In her Forbes article, Suzanne Ogle, President and CEO of the Southern Gas Association, explores the SEC’s new climate-related disclosure requirements. After extensive deliberation and legal challenges, the SEC’s rule, titled “The Enhancement and Standardization of Climate-Related Disclosures for Investors,” mandates that public companies disclose various aspects of their climate risk governance.
Key aspects of the rule include the exclusion of Scope 3 disclosure requirements, which had raised concerns about reporting costs and reliability. However, state-specific regulations like California’s may still require it. The final rule preserves three main components:
- Weather and Material Effects: Large companies must comply by fiscal year 2026, including detailed climate risk disclosures in their annual filings, covering severe weather events and carbon offsets.

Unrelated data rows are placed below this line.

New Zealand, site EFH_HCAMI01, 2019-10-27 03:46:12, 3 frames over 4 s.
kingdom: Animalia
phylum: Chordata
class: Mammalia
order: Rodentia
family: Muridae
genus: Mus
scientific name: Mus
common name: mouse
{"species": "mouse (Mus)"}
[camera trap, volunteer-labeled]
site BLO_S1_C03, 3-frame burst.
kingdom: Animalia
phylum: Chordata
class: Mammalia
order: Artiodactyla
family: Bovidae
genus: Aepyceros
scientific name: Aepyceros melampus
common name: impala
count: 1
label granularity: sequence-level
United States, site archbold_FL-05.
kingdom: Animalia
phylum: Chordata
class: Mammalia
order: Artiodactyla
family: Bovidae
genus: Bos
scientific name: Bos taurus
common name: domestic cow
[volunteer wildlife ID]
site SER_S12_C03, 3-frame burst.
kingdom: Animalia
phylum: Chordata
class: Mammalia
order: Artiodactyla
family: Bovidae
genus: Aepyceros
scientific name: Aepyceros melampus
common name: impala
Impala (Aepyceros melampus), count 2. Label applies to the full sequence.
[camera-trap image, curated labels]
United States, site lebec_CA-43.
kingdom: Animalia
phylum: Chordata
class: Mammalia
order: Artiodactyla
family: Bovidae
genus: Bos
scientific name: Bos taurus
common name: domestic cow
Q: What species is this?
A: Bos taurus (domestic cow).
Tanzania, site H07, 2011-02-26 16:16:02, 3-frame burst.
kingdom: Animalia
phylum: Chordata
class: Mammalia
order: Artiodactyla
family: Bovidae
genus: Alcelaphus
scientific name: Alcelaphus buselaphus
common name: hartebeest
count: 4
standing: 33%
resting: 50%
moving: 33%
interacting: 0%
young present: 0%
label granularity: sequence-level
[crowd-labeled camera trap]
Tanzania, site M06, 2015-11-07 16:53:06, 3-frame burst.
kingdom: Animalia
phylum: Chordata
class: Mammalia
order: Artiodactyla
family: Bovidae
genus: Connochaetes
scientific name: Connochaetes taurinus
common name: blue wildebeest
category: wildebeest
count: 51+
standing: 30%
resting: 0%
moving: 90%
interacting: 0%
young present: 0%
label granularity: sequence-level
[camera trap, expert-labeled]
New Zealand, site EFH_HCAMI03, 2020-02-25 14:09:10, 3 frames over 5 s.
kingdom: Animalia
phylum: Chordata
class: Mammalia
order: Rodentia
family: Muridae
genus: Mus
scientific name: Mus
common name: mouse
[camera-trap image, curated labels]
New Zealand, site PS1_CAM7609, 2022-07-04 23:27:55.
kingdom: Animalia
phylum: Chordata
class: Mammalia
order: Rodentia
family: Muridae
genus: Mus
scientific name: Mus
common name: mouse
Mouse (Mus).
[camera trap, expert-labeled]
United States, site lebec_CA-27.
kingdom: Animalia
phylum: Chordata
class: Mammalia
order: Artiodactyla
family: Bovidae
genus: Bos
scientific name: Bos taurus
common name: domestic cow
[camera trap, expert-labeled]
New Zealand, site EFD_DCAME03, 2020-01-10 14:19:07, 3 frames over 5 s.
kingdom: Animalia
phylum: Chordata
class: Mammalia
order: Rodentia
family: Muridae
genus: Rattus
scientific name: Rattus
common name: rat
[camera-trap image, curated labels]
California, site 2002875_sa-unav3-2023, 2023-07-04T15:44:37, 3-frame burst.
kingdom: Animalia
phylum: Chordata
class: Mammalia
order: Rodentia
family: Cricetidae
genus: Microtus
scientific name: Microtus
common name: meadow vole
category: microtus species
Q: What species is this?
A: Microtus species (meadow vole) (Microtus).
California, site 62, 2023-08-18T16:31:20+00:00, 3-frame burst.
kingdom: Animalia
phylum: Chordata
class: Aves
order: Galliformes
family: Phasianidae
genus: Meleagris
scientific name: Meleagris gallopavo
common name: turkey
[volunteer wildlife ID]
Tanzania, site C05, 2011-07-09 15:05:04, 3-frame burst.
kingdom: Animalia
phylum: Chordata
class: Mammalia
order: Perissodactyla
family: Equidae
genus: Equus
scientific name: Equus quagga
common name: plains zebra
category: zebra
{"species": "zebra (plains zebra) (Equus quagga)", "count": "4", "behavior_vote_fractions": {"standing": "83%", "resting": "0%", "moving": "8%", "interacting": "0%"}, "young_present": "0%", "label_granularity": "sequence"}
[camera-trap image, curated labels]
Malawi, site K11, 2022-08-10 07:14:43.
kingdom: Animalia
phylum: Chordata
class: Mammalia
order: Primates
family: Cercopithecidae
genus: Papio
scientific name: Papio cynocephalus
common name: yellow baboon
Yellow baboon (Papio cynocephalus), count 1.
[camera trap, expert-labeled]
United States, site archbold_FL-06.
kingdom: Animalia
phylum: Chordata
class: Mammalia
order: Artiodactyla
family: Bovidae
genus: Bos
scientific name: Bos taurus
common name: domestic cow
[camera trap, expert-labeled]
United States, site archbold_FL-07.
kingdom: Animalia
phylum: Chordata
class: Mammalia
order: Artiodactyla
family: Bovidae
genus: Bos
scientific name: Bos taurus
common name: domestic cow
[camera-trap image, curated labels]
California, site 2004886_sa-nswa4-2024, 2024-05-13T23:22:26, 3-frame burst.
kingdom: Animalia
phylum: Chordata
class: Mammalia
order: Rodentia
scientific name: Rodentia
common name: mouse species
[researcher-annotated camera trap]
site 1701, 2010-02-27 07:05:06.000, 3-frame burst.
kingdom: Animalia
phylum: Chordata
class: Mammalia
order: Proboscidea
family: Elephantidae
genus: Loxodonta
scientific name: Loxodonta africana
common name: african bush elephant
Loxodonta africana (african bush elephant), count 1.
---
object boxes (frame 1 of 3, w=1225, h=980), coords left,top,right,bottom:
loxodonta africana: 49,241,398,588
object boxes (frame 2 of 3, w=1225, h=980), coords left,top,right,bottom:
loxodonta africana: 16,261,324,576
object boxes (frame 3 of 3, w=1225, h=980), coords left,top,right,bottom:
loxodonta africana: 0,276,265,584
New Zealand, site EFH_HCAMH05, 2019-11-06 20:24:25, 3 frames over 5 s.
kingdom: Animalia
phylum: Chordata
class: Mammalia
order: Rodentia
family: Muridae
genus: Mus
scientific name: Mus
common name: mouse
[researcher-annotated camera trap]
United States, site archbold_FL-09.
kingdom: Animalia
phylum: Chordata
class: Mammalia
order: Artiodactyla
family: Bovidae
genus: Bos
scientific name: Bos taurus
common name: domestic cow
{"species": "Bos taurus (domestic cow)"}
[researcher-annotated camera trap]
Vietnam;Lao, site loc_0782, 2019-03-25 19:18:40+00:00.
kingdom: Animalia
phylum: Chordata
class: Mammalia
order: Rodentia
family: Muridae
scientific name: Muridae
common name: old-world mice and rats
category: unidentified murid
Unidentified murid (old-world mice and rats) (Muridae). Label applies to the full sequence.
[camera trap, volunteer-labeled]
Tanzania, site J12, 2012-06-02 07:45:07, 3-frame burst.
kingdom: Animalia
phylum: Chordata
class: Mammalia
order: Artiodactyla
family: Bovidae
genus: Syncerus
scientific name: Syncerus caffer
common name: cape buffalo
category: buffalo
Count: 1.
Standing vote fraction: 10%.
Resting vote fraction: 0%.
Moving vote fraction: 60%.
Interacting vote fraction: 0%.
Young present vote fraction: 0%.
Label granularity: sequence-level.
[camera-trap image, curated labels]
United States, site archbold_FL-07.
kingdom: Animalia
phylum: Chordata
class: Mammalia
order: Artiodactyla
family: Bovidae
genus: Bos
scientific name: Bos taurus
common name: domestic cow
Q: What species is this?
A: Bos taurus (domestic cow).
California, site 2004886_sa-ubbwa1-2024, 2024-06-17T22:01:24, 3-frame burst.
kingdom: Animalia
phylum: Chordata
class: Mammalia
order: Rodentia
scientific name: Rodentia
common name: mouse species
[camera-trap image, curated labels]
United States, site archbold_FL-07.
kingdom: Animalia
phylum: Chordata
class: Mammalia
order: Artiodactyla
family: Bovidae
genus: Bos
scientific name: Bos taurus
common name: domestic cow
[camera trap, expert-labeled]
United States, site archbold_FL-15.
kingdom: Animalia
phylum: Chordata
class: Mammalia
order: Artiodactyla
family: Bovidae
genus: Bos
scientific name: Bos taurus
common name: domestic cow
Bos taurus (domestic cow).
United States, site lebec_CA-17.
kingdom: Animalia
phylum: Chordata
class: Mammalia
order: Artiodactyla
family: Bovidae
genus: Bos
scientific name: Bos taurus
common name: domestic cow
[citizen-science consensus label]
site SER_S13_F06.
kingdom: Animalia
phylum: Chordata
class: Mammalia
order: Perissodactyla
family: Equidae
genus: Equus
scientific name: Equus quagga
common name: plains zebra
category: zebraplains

- Attestation Requirements: Significant filers must disclose Scope 1 and 2 GHG emissions and provide attestation reports, with large filers meeting assurance requirements by fiscal year 2033.
- Footnote Disclosures: Financial statements must include the impact of severe weather events, carbon offsets, and the material impacts of climate-related targets on business operations.
The rule applies to nearly all SEC registrants and requires them to detail board oversight of climate-related risks. Companies should assess their readiness for these requirements, as compliance can give them a competitive advantage.